Nope est-il meilleur que Get Out et Us ? Critique du nouveau Jordan Peele
Le 09/08/2022 à 17:37Par Pierre Champleboux
Avec son troisième long-métrage, Jordan Peele prend son envol et confirme que la réussite de ses deux précédents films n’était pas due à un heureux hasard ou à une hype passagère. Plus maîtrisé que Get Out et Us, Nope s’impose instantanément comme le meilleur film de son réalisateur à ce jour.
Comme un habile mélange entre le Signes de M. Night Shyamalan et le Rencontre du troisième type de Spielberg, Nope a l’allure et la saveur des meilleures productions Amblin des 80's, sans jamais tenter de les singer ou d’en reprendre les codes. Ici, on ne fait pas du neuf avec du vieux : on tente, on expérimente, et le résultat donne une bande fantastique estivale à la fois flippante et fun qui devrait marquer durablement les esprits grâce à ses indéniables qualités. Une mise en scène rusée, quelques plans inoubliables, une écriture extrêmement soignée, et le talent d’une bande de comédiens attachants...
On n’en doute pas une seconde : Nope est appelé à devenir un film culte. Une belle réussite qui laisse à penser qu’en continuant de la sorte, Peele pourrait bien signer un chef d’œuvre dans les prochaines années.
Les bandes-annonces de Nope ont intrigué celles et ceux qui les ont vus. S’agissait-il d’un western, d’une satire, d’un film d’horreur, ou bien d’un film de science-fiction ? Jordan Peele allait-il renouer avec le succès de Get Out et Us ? Après avoir vu le film, la réponse à toutes ces questions est claire : oui, oui, oui, oui et oui !
Jordan Peele, certainement conscient de ce que le public attendait de lui, a décidé de surprendre. Dans Nope, pas de twist surprenant, peu de sous-texte engagé : son nouveau film est une aventure humaine, un film estival destiné à toutes et tous qui fait la part belle au spectacle, aux sensations et ponctue son récit de petits détails qu’il laisse le soin à son public d’interpréter.
En regardant Nope, on ne peut s’empêcher de discerner pléthore de références. Il y a du Spielberg (on pense beaucoup à E.T. et aux Dents de la Mer), du Shyamalan (le comparatif avec son Signes est inévitable), une pincée de Ridley Scott et même un soupçon d’Hitchcock, le tout astucieusement brassé dans un long-métrage qui crie son amour pour le cinéma populaire et les « grands » films, sans oublier de laisser l’occasion à tous ses comédiens de briller.
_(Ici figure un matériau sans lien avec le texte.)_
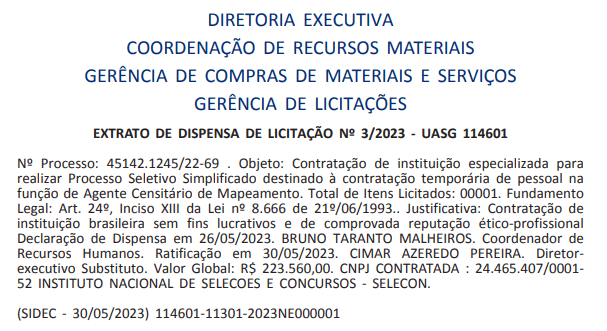 DIRETORIA EXECUTIVA
COORDENAÇÃO DE RECURSOS MATERIAIS
GERÊNCIA DE COMPRAS DE MATERIAIS E SERVIÇOS
GERÊNCIA DE LICITAÇÕES

EXTRATO DE DISPENSA DE LICITAÇÃO Nº 3/2023 - UASG 114601

Nº Processo: 45142.1245/22-69 . Objeto: Contratação de instituição especializada para realizar Processo Seletivo Simplificado destinado à contratação temporária de pessoal na função de Agente Censitário de Mapeamento. Total de Itens Licitados: 00001. Fundamento Legal: Art. 24º, Inciso XIII da Lei nº 8.666 de 21º/06/1993.. Justificativa: Contratação de instituição brasileira sem fins lucrativos e de comprovada reputação ético-profissional Declaração de Dispensa em 26/05/2023. BRUNO TARANTO MALHEIROS. Coordenador de Recursos Humanos. Ratificação em 30/05/2023. CIMAR AZEREDO PEREIRA. Diretor-executivo Substituto. Valor Global: R$ 223.560,00. CNPJ CONTRATADA : 24.465.407/0001-52 INSTITUTO NACIONAL DE SELECOES E CONCURSOS - SELECON.

(SIDEC - 30/05/2023) 114601-11301-2023NE000001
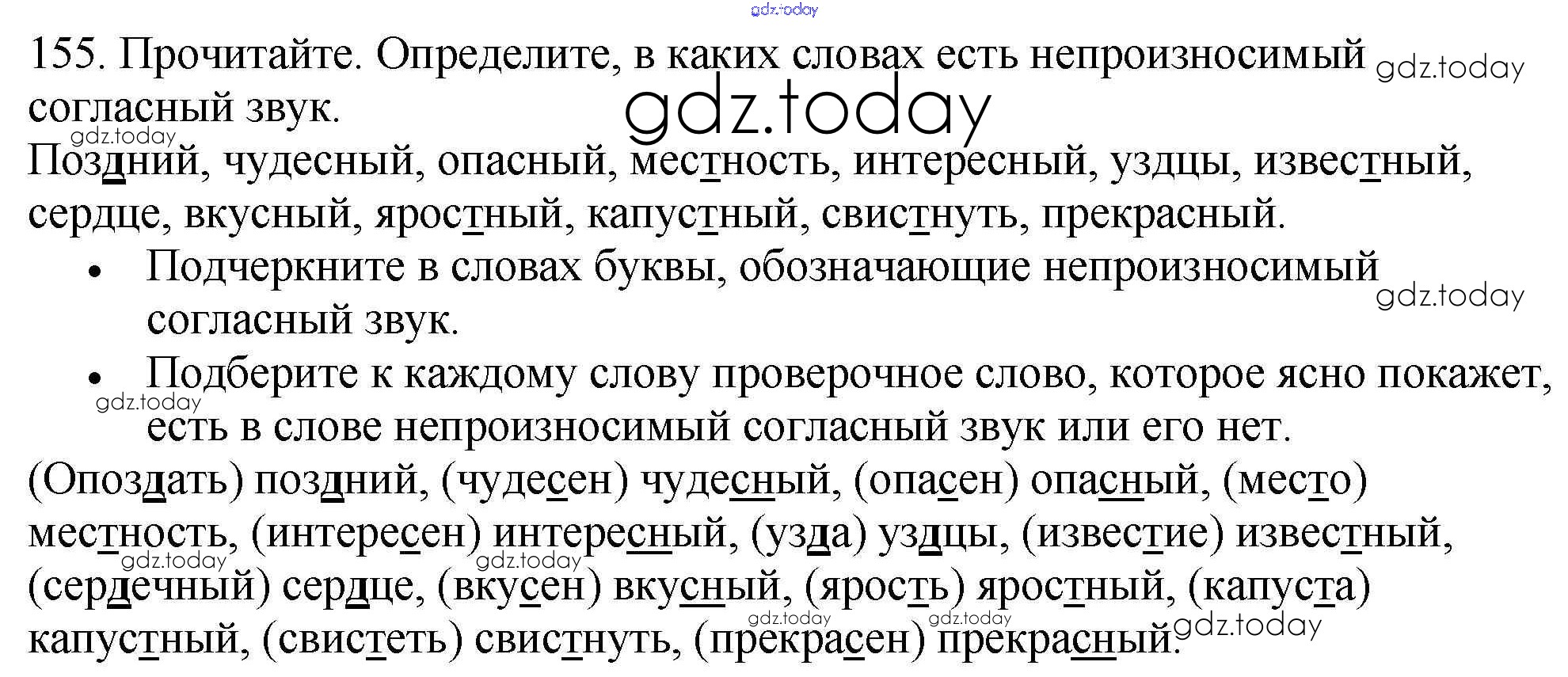 155. Прочитайте. Определите, в каких словах есть непроизносимый согласный звук.

Поздний, чудесный, опасный, местность, интересный, уздцы, известный, сердце, вкусный, яростный, капустный, свистнуть, прекрасный.

• Подчеркните в словах буквы, обозначающие непроизносимый согласный звук.
• Подберите к каждому слову проверочное слово, которое ясно покажет, есть в слове непроизносимый согласный звук или его нет.

(Опоздать) поздний, (чудесен) чудесный, (опасен) опасный, (место) местность, (интересен) интересный, (узда) уздцы, (известие) известный, (сердечный) сердце, (вкусен) вкусный, (ярость) яростный, (капуста) капустный, (свистеть) свистнуть, (прекрасен) прекрасный.

gdz.today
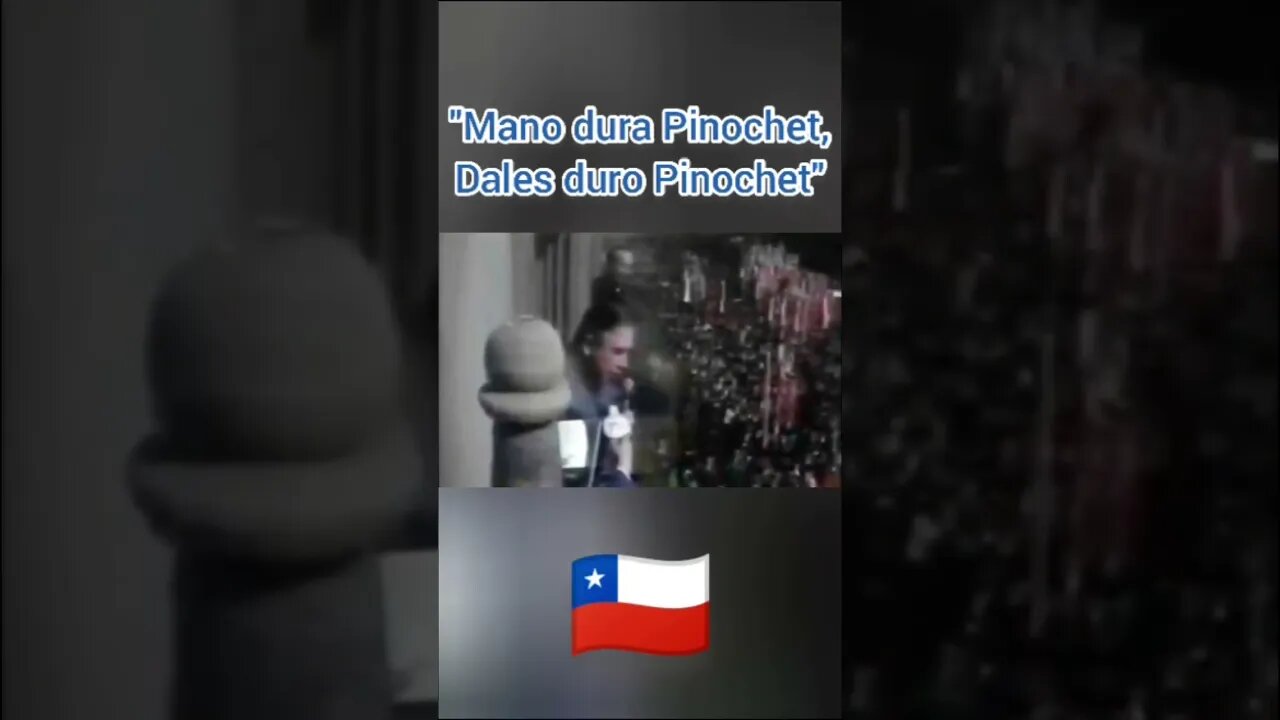 "Mano dura Pinochet,
Dales duro Pinochet"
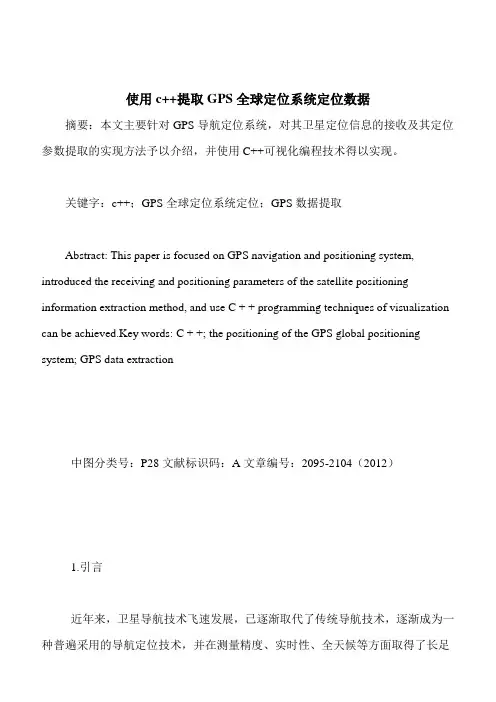 使用 c++提取 GPS 全球定位系统定位数据

摘要：本文主要针对 GPS 导航定位系统，对其卫星定位信息的接收及其定位参数提取的实现方法予以介绍，并使用 C++可视化编程技术得以实现。

关键字：c++；GPS 全球定位系统定位；GPS 数据提取

Abstract: This paper is focused on GPS navigation and positioning system, introduced the receiving and positioning parameters of the satellite positioning information extraction method, and use C + + programming techniques of visualization can be achieved.Key words: C + +; the positioning of the GPS global positioning system; GPS data extraction

中图分类号：P28 文献标识码：A 文章编号：2095-2104（2012）

1.引言

近年来，卫星导航技术飞速发展，已逐渐取代了传统导航技术，逐渐成为一种普遍采用的导航定位技术，并在测量精度、实时性、全天候等方面取得了长足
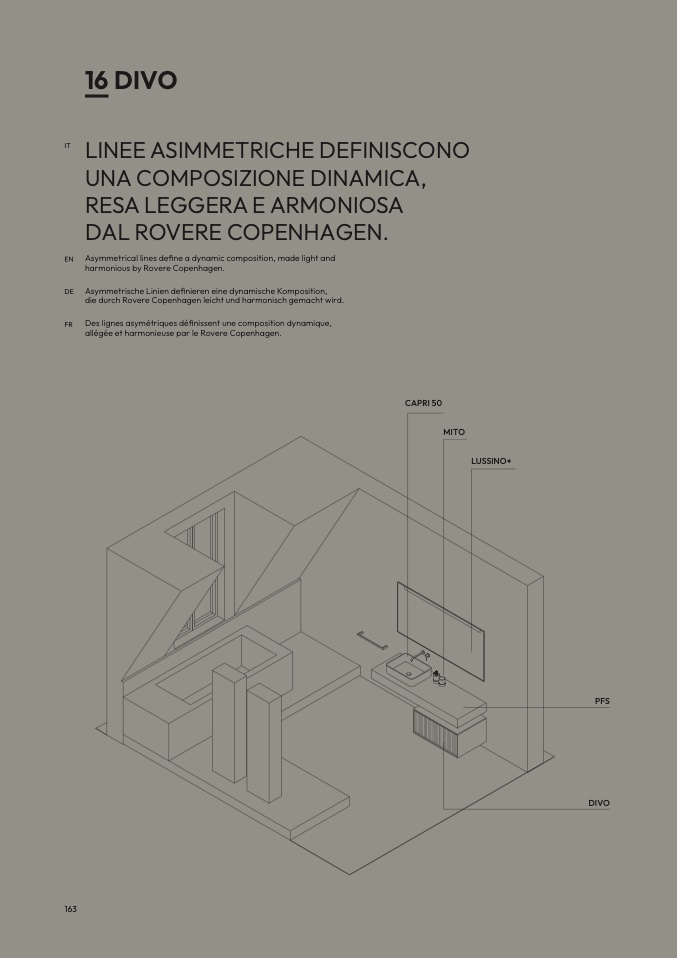 16 DIVO

IT LINEE ASIMMETRICHE DEFINISCONO UNA COMPOSIZIONE DINAMICA, RESA LEGGERA E ARMONIOSA DAL ROVERE COPENHAGEN.

EN Asymmetrical lines define a dynamic composition, made light and harmonious by Rovere Copenhagen.

DE Asymmetrische Linien definieren eine dynamische Komposition, die durch Rovere Copenhagen leicht und harmonisch gemacht wird.

FR Des lignes asymétriques définissent une composition dynamique, allégée et harmonieuse par le Rovere Copenhagen.

CAPRI 50

MITO

LUSSINO+

PFS

DIVO

163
Daniel Kaluuya joue OJ, un personnage qui évoque clairement les personnages des cow-boys à la fois bourrus et taiseux de l’âge d’or des vieux westerns hollywoodiens. Le genre de type qui garde ses emotions en dedans et qui ne dévoile que très rarement ses sentiments. Un contraste total avec Keke Palmer, qui interprète la sœur d’OJ, Emerald une grande gueule montée sur ressorts qui a à cœur de défendre un héritage familial en perdition.
Car OJ et Emerald sont les enfants d’un dresseur de chevaux spécialisé dans les tournages de films, où ses animaux sont mis à profit. Et ce paternel est mort dans des circonstances troublantes, laissant ses enfants quelque peu dépourvus quant à la gestion de l’entreprise familiale. Mais bientôt, leurs soucis seront tout autres…
Il se passe des choses étranges dans le ranch. Le courant se coupe régulièrement, il y a un nuage bizarre dans le ciel, des tempêtes étranges qui font pleuvoir des détritus, et les chevaux ne semblent plus tranquilles.
Au fur et à mesure que l’histoire de Nope se déroule, l'intrigue a toujours une longueur d'avance sur le spectateur, et si les fils qui tissent son scénario peuvent parfois sembler s’emmêler, il n’en est rien. Une fois sorti de la salle, on continue à cogiter et à remettre les pièces du puzzle en place pour bien saisir tout ce que Jordan Peele essaie de nous dire.
Pour autant, Nope demeure un film qui privilégie le spectacle et l’ambiance aux messages. Visuellement, c’est de loin le film le plus abouti de Peele, qui semble s’amuser comme un petit fou à tour à tour surprendre, faire rire ou terrifier ses spectateurs.
À une époque où les suites, prédelles, spin-offs et reboots sont omniprésents sur nos écrans, Peele nous offre avec Nope quelque-chose d’à la fois familier et rafraîchissant, tout en affichant fièrement son identité singulière. De film en film, le talent du réalisateur s’affine et s’affirme, et Nope s’impose immédiatement comme un classique instantané, nous laissant à penser que d’ici quelques années, Jordan Peelenous pondra un chef d'œuvre.